_Assigned task_:
Copy the passage of the post on video game clichés starting with "This is pretty" and going on through "ropes and shit.", renaming "evil organization" to "rival expedition".

_Selected text_:
__________

This is pretty much just in Tomb Raider and Uncharted but burrowing deep through ancient trap-filled temples, making giant leaps and using incredible athletic ability to navigate through the treacherous ruins until you finally find the ancient artifact of whatever. Then the person from the evil organization appears and says "Nah mate, I'm taking that" and then they easily navigate their way out because they had the foresight to bring ropes and shit.

Speaking of ropes and shit, at this point I don't think any games character can have an excuse for not bringing a grappling hook with them. I mean clearly in games they're all magic and can grab onto anything, allowing people to escape in seconds. Ada Wong appears to be the only character in the Resident Evil universe that see's it obvious tactical advantage and still nobody has learnt from her.

The latest Resident Evil is also utterly appalling in characters not bothering to make sure the boss is dead. It's always true when it happens in games, but really, seriously you've got to make sure these people are dead. Can you please jump on their head a few times in fact, if you're willing decapitate the fucker and cut out their heart, I know it's gross, but it's better safe than sorry.

Unoriginal

Any video game mission ever where the death of a companion results in you failing. They're always shit, and always manage to run in front of guns/cars/off hills. Bastards.

__________

_Extracted records_:
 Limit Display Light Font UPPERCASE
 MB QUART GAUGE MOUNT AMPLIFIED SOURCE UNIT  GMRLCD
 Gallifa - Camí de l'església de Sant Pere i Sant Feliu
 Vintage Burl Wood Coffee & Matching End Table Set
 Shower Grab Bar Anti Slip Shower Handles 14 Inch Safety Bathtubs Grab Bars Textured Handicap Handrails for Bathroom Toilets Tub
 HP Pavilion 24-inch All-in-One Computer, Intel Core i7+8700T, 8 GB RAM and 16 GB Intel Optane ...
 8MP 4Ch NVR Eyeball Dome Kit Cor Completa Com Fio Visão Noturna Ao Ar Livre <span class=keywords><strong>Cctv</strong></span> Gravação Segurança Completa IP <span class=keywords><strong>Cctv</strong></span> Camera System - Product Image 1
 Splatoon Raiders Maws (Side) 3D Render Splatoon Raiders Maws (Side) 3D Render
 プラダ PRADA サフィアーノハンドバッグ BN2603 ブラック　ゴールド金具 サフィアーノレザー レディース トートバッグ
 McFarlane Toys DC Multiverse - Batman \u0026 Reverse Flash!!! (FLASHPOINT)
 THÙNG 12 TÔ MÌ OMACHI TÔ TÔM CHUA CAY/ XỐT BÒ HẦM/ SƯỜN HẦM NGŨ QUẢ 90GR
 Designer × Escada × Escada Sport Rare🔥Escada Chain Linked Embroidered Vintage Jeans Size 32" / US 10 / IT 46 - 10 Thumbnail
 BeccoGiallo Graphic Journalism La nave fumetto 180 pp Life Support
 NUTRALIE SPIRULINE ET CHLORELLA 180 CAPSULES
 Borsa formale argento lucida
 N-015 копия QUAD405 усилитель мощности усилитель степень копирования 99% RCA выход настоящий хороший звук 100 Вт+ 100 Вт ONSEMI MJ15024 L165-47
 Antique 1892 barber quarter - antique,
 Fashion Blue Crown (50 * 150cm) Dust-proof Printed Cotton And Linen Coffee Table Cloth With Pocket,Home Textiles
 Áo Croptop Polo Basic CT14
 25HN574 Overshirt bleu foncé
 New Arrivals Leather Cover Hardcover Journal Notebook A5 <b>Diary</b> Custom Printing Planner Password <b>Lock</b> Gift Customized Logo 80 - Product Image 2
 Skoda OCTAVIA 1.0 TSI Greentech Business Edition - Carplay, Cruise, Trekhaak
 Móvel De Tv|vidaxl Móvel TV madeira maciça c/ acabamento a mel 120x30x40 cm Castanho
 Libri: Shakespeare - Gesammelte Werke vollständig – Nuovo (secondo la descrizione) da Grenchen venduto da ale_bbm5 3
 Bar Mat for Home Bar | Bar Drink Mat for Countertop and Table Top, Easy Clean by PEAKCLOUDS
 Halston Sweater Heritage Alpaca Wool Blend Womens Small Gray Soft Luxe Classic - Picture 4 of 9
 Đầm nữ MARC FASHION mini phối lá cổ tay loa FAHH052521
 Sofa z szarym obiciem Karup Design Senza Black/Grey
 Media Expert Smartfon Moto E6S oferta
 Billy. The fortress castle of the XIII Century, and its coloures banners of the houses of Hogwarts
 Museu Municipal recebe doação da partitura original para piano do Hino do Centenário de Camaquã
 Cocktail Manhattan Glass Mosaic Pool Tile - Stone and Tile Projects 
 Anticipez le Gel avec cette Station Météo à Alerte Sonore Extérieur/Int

__________

_Answer for this exercise_:
This is pretty much just in Tomb Raider and Uncharted but burrowing deep through ancient trap-filled temples, making giant leaps and using incredible athletic ability to navigate through the treacherous ruins until you finally find the ancient artifact of whatever. Then the person from the rival expedition appears and says "Nah mate, I'm taking that" and then they easily navigate their way out because they had the foresight to bring ropes and shit.